- Garibaldi
- Coordinates: 37°43′0″S 143°53′0″E﻿ / ﻿37.71667°S 143.88333°E
- Postcode(s): 3352
- LGA(s): Golden Plains Shire
- State electorate(s): Eureka
- Federal division(s): Ballarat
Localities around Garibaldi:
| Napoleons | Durham Lead | Scotsburn |
| Enfield | Garibaldi |  |
| Dereel | Grenville | Shelford |

= Garibaldi, Victoria =

Garibaldi is a locality in the Western District of the Australian state of Victoria, on the lands of the Wathaurong people.

Garibaldi is a town within the local government area of Golden Plains. It covers around 12 square kilometers of mostly farms and rural holdings. The township grew originally around mining activity during the gold rush In 2021, Garibaldi had a population of 131 with a median age of 43.

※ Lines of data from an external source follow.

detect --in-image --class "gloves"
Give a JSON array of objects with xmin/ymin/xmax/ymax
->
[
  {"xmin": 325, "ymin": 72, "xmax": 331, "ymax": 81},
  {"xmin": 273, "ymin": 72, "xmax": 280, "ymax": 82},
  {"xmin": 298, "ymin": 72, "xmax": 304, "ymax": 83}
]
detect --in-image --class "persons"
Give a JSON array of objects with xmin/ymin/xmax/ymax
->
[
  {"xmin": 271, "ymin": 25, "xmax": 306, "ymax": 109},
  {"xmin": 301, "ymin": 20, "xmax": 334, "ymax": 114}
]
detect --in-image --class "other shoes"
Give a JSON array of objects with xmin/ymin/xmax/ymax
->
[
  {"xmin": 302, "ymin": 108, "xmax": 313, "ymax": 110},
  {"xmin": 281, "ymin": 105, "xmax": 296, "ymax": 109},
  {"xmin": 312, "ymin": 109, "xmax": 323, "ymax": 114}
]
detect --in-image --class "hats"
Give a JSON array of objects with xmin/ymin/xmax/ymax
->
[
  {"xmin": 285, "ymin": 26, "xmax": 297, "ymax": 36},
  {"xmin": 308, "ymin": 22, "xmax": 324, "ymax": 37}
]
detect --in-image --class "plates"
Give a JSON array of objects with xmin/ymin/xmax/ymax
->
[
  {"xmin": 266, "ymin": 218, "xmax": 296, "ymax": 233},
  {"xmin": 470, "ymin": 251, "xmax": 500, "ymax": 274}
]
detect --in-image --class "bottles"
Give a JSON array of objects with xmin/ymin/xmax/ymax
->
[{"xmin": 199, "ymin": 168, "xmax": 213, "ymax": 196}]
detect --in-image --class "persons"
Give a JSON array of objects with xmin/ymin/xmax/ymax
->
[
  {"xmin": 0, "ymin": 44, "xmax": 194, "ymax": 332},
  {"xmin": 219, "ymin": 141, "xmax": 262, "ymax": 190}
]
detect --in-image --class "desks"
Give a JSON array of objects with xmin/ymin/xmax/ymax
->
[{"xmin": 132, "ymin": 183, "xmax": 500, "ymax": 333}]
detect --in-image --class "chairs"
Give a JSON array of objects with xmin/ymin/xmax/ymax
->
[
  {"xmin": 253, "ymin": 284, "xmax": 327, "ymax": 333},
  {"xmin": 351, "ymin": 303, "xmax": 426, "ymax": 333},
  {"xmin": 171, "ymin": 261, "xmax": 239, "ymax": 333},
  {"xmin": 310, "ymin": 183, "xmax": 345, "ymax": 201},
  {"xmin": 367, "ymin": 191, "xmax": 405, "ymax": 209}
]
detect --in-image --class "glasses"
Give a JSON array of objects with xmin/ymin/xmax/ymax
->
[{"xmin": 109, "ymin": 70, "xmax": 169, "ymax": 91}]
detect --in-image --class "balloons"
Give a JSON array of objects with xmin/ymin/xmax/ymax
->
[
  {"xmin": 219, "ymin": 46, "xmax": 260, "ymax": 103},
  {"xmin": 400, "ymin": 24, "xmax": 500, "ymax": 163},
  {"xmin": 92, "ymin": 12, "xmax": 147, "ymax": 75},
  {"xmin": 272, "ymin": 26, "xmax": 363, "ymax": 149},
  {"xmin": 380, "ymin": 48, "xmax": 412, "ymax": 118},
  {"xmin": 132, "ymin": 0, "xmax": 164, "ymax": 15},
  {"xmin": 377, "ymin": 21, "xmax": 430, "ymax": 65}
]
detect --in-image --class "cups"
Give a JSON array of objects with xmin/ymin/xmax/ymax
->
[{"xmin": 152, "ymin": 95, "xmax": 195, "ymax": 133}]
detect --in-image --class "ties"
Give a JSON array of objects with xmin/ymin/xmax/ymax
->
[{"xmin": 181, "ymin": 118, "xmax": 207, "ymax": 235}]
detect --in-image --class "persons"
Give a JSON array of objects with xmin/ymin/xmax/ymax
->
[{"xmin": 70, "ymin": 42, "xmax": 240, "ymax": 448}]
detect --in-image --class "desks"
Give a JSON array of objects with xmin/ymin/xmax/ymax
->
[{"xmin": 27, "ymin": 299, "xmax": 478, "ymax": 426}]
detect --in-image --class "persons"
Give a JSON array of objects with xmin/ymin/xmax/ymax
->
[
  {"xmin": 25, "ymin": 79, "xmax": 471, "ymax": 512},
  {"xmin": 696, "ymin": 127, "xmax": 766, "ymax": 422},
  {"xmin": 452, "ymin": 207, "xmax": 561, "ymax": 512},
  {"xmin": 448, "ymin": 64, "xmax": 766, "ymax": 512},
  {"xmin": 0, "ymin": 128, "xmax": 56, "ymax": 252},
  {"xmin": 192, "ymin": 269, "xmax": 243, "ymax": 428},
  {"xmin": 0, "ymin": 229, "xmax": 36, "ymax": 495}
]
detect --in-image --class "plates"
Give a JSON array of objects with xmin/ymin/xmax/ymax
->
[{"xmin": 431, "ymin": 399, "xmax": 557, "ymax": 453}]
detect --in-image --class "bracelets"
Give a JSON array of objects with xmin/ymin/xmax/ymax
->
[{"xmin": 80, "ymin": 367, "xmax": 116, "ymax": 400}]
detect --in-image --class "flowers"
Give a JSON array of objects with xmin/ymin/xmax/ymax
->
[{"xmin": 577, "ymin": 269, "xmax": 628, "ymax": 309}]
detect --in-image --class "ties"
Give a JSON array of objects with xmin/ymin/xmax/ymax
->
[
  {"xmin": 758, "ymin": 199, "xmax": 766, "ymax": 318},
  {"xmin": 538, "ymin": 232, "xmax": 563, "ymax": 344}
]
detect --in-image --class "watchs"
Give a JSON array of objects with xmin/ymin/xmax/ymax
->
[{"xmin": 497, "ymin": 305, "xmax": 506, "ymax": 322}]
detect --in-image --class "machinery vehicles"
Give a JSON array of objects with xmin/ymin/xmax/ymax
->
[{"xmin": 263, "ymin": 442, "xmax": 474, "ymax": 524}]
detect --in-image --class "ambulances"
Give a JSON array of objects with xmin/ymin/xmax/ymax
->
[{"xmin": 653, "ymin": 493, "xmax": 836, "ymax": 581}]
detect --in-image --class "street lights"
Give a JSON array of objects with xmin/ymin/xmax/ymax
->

The main landmark in Garibaldi is the Garibaldi Hall on Hardies Hill Road, which was originally the Garibaldi School opened in 1879. The School was built with capacity for 150 students. The School closed in 1943, with the Education Department considering removing the vacant School Building to Lismore in 1948.

It remained in Garibaldi and was restored as a Community Hall around 1986. The Hall is surrounded by Monterey Pine trees planted as a memorial to the soldiers of the district who served in World War One, a sculpture created as part of a public art programme in 2018, a playground constructed in 2021, and wetlands.